A neuroma is a thickening of the nerve that supplies the toes. It usually occurs between the 2nd, 3rd or 4th toes. The swelling and thickness of this nerve allows it to become easily compressed (pinched) or irritated.
- Pins and needles, shooting pains in the toes.
- Numbness in the toes.
- Pain is generally worse on standing and while in tight shoes.
- Hard or uneven terrain can aggravate the condition.
- Relief is obtained by squeezing the foot or massaging the area.
Excessive pronation (feet “rolling” inwards) results in the joints at the ball of the foot moving closer together. This in turn results in the nerves, which are situated between the joints, being compressed or irritated. The condition is more common in middle-aged women who wear tight, narrow, unsupportive footwear.
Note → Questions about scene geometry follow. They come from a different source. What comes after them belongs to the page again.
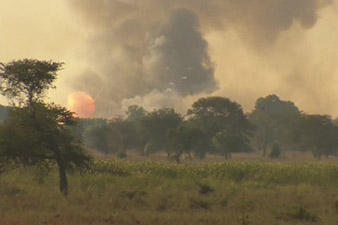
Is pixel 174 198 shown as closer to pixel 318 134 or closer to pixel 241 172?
pixel 241 172

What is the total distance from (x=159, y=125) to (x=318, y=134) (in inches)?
1240

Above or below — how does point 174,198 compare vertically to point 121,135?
below

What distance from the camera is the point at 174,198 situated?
16188 millimetres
Men, however, can also suffer from the condition.
Control of excessive pronation with orthotics (custom-made shoe inserts) improves foot function, prevents the joints at the ball of the feet moving together and therefore prevents the nerves being compressed or irritated. Orthotics can also reduce pressure on the nerves.
Your PODIATRIST will also assess your foot for structural problems that may lead to this condition.
Padding and strapping may also be applied by your PODIATRIST to reduce nereve compression.
As a last resort, surgery may be required in severe cases. This involves removing the thickened part of the nerve.